[Exercise prompt] Please reproduce all of the data below word for word, keeping every line and line break unchanged.

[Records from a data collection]
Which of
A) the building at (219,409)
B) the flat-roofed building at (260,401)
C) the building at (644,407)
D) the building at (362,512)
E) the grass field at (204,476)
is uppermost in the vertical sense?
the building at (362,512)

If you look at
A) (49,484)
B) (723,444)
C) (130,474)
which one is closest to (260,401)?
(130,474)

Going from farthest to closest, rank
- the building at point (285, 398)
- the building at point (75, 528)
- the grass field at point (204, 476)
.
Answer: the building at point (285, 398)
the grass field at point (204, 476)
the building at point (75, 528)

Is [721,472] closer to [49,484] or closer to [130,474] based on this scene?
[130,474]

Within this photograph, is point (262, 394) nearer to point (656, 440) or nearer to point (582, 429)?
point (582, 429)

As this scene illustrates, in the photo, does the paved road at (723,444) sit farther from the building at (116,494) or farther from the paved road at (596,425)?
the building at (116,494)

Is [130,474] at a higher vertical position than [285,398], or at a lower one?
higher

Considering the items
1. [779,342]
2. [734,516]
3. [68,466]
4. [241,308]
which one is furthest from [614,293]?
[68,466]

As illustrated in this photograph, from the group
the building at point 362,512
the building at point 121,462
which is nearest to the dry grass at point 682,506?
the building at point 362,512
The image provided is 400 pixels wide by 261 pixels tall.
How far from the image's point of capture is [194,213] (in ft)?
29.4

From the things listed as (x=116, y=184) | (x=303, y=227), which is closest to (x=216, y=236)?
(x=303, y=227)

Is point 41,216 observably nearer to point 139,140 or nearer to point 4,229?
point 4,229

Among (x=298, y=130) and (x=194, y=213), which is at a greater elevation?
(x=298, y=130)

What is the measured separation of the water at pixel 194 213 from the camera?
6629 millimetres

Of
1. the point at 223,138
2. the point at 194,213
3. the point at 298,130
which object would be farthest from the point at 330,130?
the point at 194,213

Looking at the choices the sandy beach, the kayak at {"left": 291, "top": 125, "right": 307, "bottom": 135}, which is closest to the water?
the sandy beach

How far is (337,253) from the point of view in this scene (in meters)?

[Output for this exercise]
Which of
A) the building at (219,409)
B) the flat-roofed building at (260,401)
C) the building at (644,407)
D) the building at (362,512)
E) the grass field at (204,476)
is uppermost in the vertical sense?
the building at (362,512)

If you look at
A) (49,484)
B) (723,444)
C) (130,474)
which one is closest to (260,401)?
(130,474)

Going from farthest to closest, rank
- the building at point (285, 398)
- the building at point (75, 528)
- the grass field at point (204, 476)
.
Answer: the building at point (285, 398)
the grass field at point (204, 476)
the building at point (75, 528)

Is [721,472] closer to [49,484] or closer to [130,474] based on this scene?
[130,474]

Within this photograph, is point (262, 394) nearer to point (656, 440) or nearer to point (582, 429)?
point (582, 429)

As this scene illustrates, in the photo, does the paved road at (723,444) sit farther from the building at (116,494) or farther from the paved road at (596,425)?
the building at (116,494)

Is [130,474] at a higher vertical position than [285,398], or at a lower one?
higher

Considering the items
1. [779,342]
2. [734,516]
3. [68,466]
4. [241,308]
which one is furthest from [614,293]?
[68,466]

As illustrated in this photograph, from the group
the building at point 362,512
the building at point 121,462
which is nearest to the dry grass at point 682,506?
the building at point 362,512
The image provided is 400 pixels wide by 261 pixels tall.
How far from the image's point of capture is [194,213] (in ft)?
29.4

From the things listed as (x=116, y=184) | (x=303, y=227), which is closest to (x=216, y=236)?
(x=303, y=227)

Is point 41,216 observably nearer to point 139,140 or nearer to point 4,229?
point 4,229

Among (x=298, y=130) and (x=194, y=213), which is at a greater elevation?
(x=298, y=130)

What is the measured separation of the water at pixel 194 213 from the camera?
6629 millimetres

Of
1. the point at 223,138
2. the point at 194,213
3. the point at 298,130
which object would be farthest from the point at 330,130?
the point at 194,213

Looking at the choices the sandy beach, the kayak at {"left": 291, "top": 125, "right": 307, "bottom": 135}, which is closest to the water?
the sandy beach

How far is (337,253) from the point of view in this scene (in meters)?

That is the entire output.